WORK INSTRUCTIONS
A) List the criminal charges that the securities fraud passage says Jane O'Brien now faces.
B) Copy the part of the securities fraud passage starting with "According to the" and going on through "and his employer.".

DOCUMENT PASSAGE
START
According to the government, the 39-year-old trader gave clients inaccurate information about the price of residential mortgage-backed bonds and kept the monetary difference. Litvak, who worked at Jefferies from April 2008 through December 2011, is accused of bilking customers of about $2 million, benefiting himself and his employer.

While Litvak’s legal team tried to persuade a jury that statements Litvak made no difference to customers or their decision of whether to buy the bonds, and that the tactics his client employed are “expected,” the government argued that Litvak’s statements did affect his clients. Litvak was also found guilty of a criminal charge accusing him of fraud related to the Troubled Asset Relief Program.

Even as she serves her 33-month sentence for securities fraud, Jane O’Brien, a former Merrill Lynch (MER) broker, has now been indicted for her alleged involvement in a Ponzi scam that purportedly ran for nearly two decades. The U.S. Attorney’s Office for the District of Massachusetts says that O’Brien is facing criminal charges for mail fraud, investment adviser fraud, and wire fraud involving the misappropriation of $1.3 million in client monies.
END
DATA
START
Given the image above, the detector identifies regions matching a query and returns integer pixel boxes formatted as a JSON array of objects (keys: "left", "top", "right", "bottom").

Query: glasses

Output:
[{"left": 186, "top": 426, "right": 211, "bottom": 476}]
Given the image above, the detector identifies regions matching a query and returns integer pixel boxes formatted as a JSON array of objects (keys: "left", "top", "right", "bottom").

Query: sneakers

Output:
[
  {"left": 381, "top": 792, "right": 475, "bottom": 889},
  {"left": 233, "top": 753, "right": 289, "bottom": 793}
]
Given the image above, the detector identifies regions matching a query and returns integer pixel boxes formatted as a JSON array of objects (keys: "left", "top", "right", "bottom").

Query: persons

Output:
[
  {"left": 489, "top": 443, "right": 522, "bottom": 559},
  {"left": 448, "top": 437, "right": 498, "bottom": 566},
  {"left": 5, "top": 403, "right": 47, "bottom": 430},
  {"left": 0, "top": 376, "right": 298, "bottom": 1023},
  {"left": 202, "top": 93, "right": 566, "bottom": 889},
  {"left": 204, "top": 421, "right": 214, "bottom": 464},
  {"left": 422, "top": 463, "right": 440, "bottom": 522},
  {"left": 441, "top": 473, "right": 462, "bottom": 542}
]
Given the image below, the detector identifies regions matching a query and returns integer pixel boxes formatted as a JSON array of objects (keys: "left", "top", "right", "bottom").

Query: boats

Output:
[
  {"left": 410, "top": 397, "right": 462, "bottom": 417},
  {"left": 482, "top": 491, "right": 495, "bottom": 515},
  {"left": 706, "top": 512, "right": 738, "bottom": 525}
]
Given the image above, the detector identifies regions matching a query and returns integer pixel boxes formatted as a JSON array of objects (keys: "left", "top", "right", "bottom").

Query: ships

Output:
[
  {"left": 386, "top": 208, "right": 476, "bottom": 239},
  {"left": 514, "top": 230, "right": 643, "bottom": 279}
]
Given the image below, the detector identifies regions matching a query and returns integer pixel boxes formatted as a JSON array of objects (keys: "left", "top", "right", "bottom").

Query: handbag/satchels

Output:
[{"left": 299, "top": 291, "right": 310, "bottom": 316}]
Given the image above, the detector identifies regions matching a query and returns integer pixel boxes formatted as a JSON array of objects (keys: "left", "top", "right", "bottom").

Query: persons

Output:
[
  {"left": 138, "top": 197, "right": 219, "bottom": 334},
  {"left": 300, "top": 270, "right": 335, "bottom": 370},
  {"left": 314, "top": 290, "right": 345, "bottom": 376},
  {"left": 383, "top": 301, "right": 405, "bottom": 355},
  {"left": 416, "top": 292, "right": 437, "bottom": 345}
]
END
ANSWERS GIVEN
A)
- Mail fraud
- Investment adviser fraud
- Wire fraud

B)
According to the government, the 39-year-old trader gave clients inaccurate information about the price of residential mortgage-backed bonds and kept the monetary difference. Litvak, who worked at Jefferies from April 2008 through December 2011, is accused of bilking customers of about $2 million, benefiting himself and his employer.